### PROBLEM
Take the lines below between the one holding "United States, site lebec_CA-20." and the one holding "family: Cracidae", inclusive, and copy them exactly. Add nothing.
-------- PROVIDED DATA
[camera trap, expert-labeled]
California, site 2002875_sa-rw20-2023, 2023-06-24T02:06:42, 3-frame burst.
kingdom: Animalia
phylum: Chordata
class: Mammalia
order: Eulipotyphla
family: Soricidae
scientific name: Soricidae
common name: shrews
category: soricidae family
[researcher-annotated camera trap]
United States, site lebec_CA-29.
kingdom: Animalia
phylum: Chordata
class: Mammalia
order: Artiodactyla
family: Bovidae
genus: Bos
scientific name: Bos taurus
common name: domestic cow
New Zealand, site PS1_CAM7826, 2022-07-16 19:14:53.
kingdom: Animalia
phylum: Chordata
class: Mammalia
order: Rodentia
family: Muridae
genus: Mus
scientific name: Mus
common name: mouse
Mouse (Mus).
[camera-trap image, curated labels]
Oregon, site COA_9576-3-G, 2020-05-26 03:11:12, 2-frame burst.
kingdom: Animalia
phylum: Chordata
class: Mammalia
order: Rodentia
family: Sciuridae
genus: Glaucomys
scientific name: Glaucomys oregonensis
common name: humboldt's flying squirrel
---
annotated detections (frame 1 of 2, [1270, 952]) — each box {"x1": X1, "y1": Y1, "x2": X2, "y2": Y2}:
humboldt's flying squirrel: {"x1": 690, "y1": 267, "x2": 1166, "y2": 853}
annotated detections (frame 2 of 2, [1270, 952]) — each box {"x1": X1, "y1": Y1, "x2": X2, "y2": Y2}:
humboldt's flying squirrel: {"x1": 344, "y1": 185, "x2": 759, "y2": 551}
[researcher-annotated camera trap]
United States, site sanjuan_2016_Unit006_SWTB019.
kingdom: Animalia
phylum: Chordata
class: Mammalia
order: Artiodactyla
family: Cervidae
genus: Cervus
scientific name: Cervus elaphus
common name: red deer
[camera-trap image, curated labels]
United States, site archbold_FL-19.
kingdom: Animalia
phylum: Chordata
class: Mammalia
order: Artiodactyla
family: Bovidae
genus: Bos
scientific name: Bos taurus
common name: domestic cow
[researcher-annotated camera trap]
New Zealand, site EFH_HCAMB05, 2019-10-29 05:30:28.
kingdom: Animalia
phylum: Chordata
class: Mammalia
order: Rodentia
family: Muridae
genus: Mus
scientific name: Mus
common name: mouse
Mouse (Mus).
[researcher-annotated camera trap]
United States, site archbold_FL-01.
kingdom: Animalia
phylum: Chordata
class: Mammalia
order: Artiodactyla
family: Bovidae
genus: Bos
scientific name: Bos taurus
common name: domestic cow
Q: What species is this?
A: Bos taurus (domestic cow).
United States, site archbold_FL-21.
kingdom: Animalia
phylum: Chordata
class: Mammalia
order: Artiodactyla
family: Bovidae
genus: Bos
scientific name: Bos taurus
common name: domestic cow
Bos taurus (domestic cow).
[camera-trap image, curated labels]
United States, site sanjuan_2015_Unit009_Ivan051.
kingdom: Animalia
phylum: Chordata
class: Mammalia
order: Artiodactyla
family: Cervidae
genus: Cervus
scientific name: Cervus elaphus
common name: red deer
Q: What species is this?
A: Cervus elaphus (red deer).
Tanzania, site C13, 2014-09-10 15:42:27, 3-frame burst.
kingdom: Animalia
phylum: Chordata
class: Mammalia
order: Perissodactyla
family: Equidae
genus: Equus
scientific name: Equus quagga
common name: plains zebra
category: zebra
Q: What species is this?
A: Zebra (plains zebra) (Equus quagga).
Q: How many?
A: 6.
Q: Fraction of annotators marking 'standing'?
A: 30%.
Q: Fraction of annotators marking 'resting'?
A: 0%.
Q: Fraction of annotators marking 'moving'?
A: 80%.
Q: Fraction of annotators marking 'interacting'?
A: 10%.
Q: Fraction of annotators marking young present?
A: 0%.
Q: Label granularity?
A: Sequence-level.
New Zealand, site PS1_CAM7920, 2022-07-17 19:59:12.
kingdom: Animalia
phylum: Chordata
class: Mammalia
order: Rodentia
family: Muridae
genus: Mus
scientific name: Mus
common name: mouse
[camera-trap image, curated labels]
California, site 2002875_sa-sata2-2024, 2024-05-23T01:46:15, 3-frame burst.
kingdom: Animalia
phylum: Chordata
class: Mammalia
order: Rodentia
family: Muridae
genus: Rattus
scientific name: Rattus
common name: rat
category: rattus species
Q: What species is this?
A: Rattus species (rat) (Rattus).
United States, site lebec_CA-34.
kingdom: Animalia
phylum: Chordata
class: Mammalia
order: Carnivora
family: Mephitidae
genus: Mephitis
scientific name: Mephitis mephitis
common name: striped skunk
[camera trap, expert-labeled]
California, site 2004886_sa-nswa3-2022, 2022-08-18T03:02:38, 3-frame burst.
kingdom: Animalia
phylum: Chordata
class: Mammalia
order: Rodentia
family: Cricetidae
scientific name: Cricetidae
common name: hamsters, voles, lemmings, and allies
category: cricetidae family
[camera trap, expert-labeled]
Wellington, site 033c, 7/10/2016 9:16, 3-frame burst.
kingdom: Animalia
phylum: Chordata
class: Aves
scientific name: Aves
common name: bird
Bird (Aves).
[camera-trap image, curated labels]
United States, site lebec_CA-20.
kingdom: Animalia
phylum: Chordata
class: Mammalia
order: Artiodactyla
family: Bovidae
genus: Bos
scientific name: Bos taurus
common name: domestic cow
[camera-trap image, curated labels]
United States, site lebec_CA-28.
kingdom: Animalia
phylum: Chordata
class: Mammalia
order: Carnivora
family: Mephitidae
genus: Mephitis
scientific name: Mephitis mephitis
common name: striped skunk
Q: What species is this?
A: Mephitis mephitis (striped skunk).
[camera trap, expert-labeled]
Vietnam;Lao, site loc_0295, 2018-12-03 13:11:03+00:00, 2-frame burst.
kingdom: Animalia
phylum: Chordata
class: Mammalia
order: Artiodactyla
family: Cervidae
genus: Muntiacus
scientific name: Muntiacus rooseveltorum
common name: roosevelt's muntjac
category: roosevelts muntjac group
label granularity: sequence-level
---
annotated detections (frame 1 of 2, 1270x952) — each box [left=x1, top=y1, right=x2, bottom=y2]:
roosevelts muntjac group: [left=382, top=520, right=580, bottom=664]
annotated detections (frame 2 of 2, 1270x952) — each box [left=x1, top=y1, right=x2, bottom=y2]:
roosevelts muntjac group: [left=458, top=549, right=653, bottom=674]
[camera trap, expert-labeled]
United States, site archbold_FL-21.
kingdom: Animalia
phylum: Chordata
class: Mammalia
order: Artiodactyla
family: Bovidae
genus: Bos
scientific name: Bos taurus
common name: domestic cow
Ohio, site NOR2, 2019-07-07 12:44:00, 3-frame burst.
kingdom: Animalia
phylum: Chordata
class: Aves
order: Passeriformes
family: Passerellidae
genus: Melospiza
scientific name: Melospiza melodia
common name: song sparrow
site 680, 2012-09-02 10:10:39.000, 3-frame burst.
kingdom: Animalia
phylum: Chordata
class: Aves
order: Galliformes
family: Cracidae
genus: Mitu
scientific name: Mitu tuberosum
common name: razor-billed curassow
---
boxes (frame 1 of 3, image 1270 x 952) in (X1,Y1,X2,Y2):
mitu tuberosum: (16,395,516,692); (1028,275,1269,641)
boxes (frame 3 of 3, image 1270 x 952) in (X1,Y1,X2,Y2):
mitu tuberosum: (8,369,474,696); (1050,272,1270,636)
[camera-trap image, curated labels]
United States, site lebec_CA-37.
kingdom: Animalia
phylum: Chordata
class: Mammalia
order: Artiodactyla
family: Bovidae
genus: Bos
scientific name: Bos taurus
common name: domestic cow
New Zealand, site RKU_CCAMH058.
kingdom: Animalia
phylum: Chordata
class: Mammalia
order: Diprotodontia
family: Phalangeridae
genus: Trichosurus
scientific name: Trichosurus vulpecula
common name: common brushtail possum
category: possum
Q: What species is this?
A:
----------------
### ANSWER SECTION
United States, site lebec_CA-20.
kingdom: Animalia
phylum: Chordata
class: Mammalia
order: Artiodactyla
family: Bovidae
genus: Bos
scientific name: Bos taurus
common name: domestic cow
[camera-trap image, curated labels]
United States, site lebec_CA-28.
kingdom: Animalia
phylum: Chordata
class: Mammalia
order: Carnivora
family: Mephitidae
genus: Mephitis
scientific name: Mephitis mephitis
common name: striped skunk
Q: What species is this?
A: Mephitis mephitis (striped skunk).
[camera trap, expert-labeled]
Vietnam;Lao, site loc_0295, 2018-12-03 13:11:03+00:00, 2-frame burst.
kingdom: Animalia
phylum: Chordata
class: Mammalia
order: Artiodactyla
family: Cervidae
genus: Muntiacus
scientific name: Muntiacus rooseveltorum
common name: roosevelt's muntjac
category: roosevelts muntjac group
label granularity: sequence-level
---
annotated detections (frame 1 of 2, 1270x952) — each box [left=x1, top=y1, right=x2, bottom=y2]:
roosevelts muntjac group: [left=382, top=520, right=580, bottom=664]
annotated detections (frame 2 of 2, 1270x952) — each box [left=x1, top=y1, right=x2, bottom=y2]:
roosevelts muntjac group: [left=458, top=549, right=653, bottom=674]
[camera trap, expert-labeled]
United States, site archbold_FL-21.
kingdom: Animalia
phylum: Chordata
class: Mammalia
order: Artiodactyla
family: Bovidae
genus: Bos
scientific name: Bos taurus
common name: domestic cow
Ohio, site NOR2, 2019-07-07 12:44:00, 3-frame burst.
kingdom: Animalia
phylum: Chordata
class: Aves
order: Passeriformes
family: Passerellidae
genus: Melospiza
scientific name: Melospiza melodia
common name: song sparrow
site 680, 2012-09-02 10:10:39.000, 3-frame burst.
kingdom: Animalia
phylum: Chordata
class: Aves
order: Galliformes
family: Cracidae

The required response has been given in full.